Übungstext
+++

Die gelungenste, weil überraschendste Arbeit der Ausstellung, stammt aber von Domenic Lang. Der St. Galler Künstler zeigt von der Sonne belichtete Finnpappen. Darauf zu sehen - in zarten, blassen, manchmal kaum zu erkennenden Umrissen - Bäume rund um die Kobesenmühle. Was diese Arbeiten so herausragend macht, ist, dass sie nicht nur im Motiv, sondern auch im Handwerk und der Technik einen Ortsbezug herstellen.

Um die Bilder zu erzeugen, hatte Lang Negativfolie auf Kartons gespannt und diese dann in die Sonne gestellt. Natürliche Langzeitbelichtung, wenn man so will. Das ist originell wie clever und spiegelt den Charakter des Ortes verblüffend doppelbödig. Von der idyllischen Ruhe bis zur bräsigen Trägheit ist es manchmal eben nur ein kleiner Schritt. Oder auch: Um wahre Schönheit zu erkennen, muss man schon genau hinschauen.

 

Natürliche Langzeitbelichtung: Arbeiten von Domenic Lang. Bild: Michael Lünstroth

Die dunklen Seiten der Stille

Der Gefahr einer einseitigen Verherrlichung der Stille begegnet die Ausstellung zudem mit zwei weiteren Werken. Michaela Medea zeigt mit drei eindrücklichen Porträts, was es bedeutet, wenn man zur Stille gezwungen wird, und im Garten bricht der St. Galler Künstler Jan Kaeser die heilige Stille dann auch noch hübsch ironisch. Direkt an die Tür des Toilettenhäuschens spielt er mit dem Begriff des Da-Seins. Ein metallener Kreis, das „Da“ steht ausserhalb, das „Sein“ im Inneren des Kreises, aber in Spiegelschrift. Selten wurde die immer währende Verbindung zwischen Innerlichkeit und Äusserlichkeit plastischer auf den Punkt gebracht.

+++

Auszüge aus einem Datensatz:
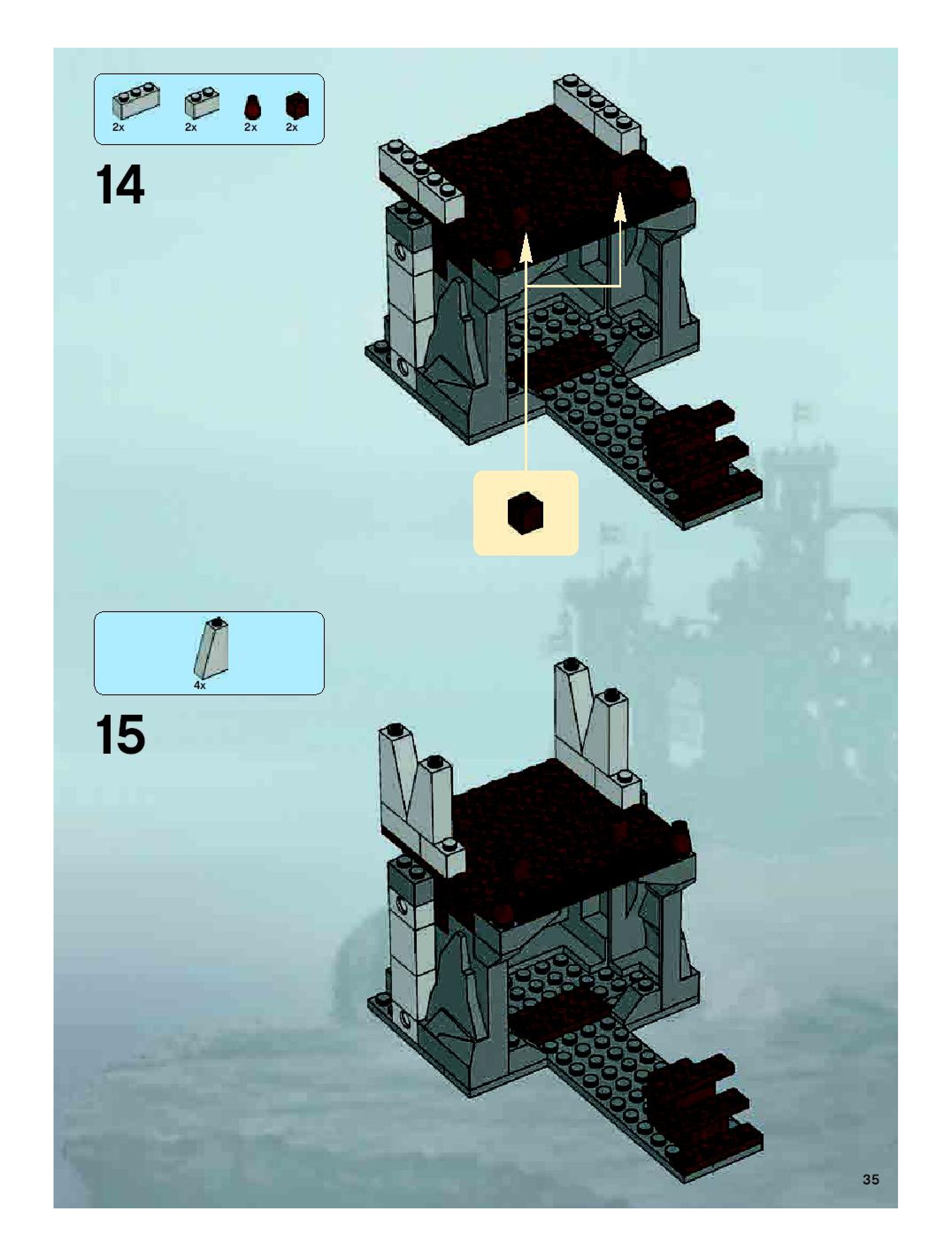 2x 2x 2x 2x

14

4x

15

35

+++

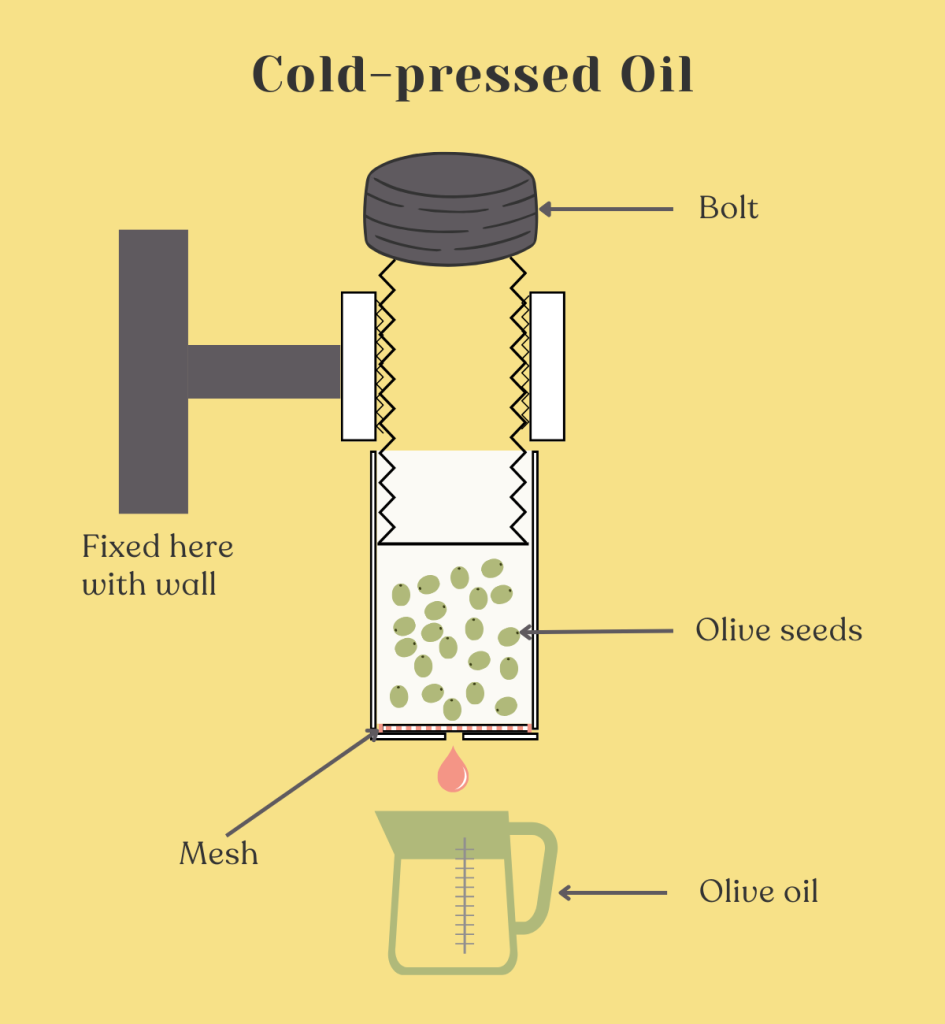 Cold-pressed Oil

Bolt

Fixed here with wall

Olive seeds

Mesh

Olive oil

+++

Aufgaben
**a.** Beantworte die folgenden Fragen zur Ausstellungsbesprechung.
(i) Auf welchem Material sind die von der Sonne belichteten Arbeiten von Domenic Lang zu sehen?
(ii) Wie viele Porträts zeigt Michaela Medea?
(iii) Wo hat Jan Kaeser seine Arbeit zum Begriff des Da-Seins angebracht?
**b.** Setze die Ausstellungsbesprechung nach ihrem letzten Satz in einigen Sätzen fort.

Lösungen
**a.**
(i) Die Arbeiten von Domenic Lang sind auf Finnpappen zu sehen.
(ii) Michaela Medea zeigt drei Porträts.
(iii) Jan Kaeser hat seine Arbeit im Garten an der Tür des Toilettenhäuschens angebracht.

**b.**
Die grosse Frage, die sich bei Ausstellungen an solch besonderen Orten immer stellt, lautet: Können die Kunstwerke gegen die Umgebung bestehen? Das ist bei der Kobesenmühle natürlich eine doppelte Herausforderung. Da ist nicht nur dieser verwunschene Platz am Wasser, der auch heute noch nur über eine Schotterpiste erreichbar ist und mit seiner Ruhe, seiner erdigen Schönheit und dem satten Grün alle Sehnsuchtskriterien geplagter Städter erfüllt. Nein, da sind natürlich auch die eher schwierigen Bedingungen für die Hängung zeitgenössischer Kunst in einem historischen Ort mit kleinen Räumen und niedrigen Decken. Die Kobesenmühle ist alles - nur eben kein White Cube.

 

Die Kobesenmühle in Niederhelfenschwil - ein Sehnsuchtsort geplagter Städter. Bild: Michael Lünstroth

Die grosse Frage: Gegen den Ort oder mit dem Ort kuratieren?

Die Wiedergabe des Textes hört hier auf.